Task directions. Retype each record below word for word, pictures excluded.

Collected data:
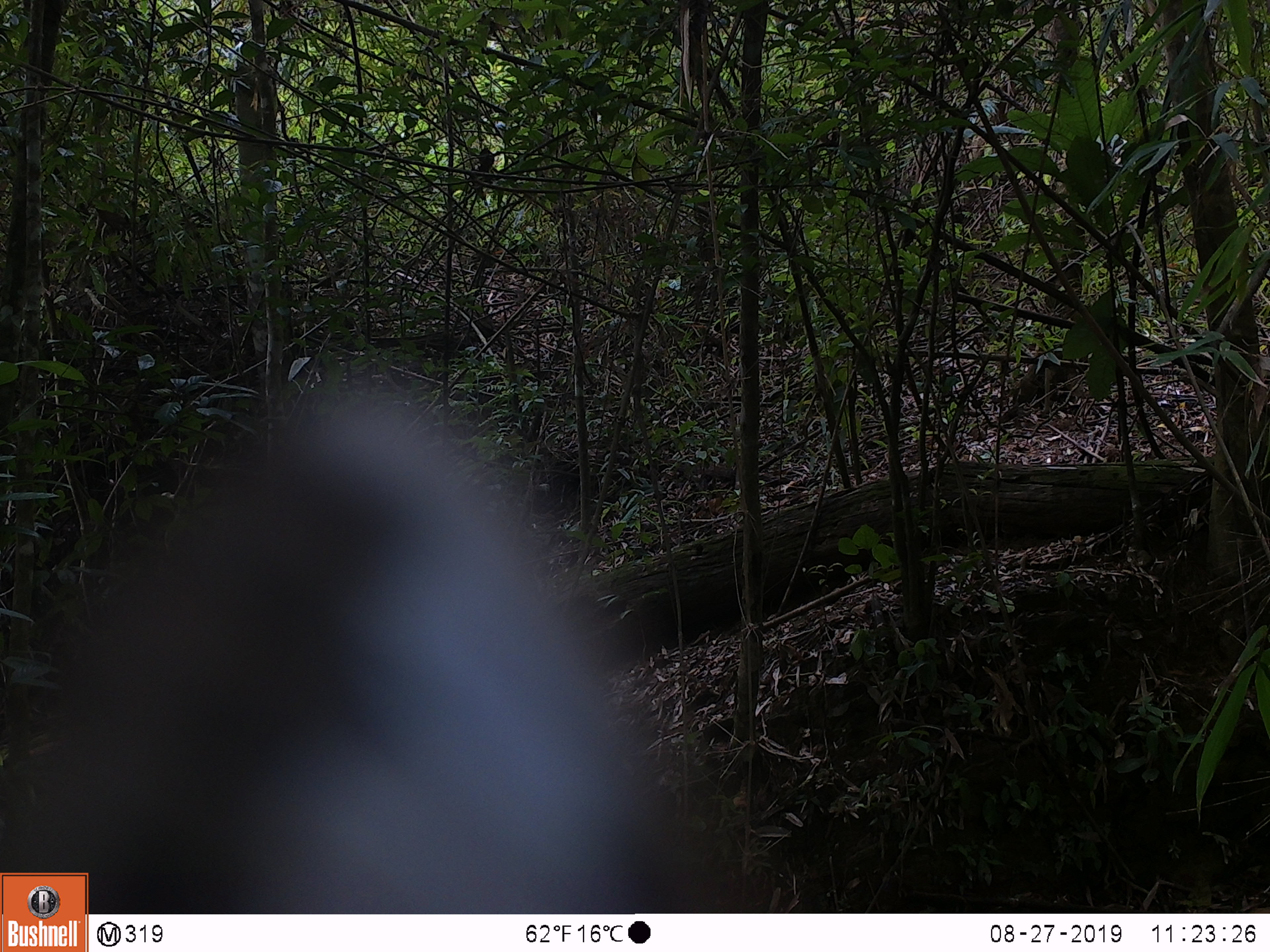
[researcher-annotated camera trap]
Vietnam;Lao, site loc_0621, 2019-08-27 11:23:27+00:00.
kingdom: Animalia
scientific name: Animalia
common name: animal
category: unidentified animal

Solution for this exercise.
[researcher-annotated camera trap]
Vietnam;Lao, site loc_0621, 2019-08-27 11:23:27+00:00.
kingdom: Animalia
scientific name: Animalia
common name: animal
category: unidentified animal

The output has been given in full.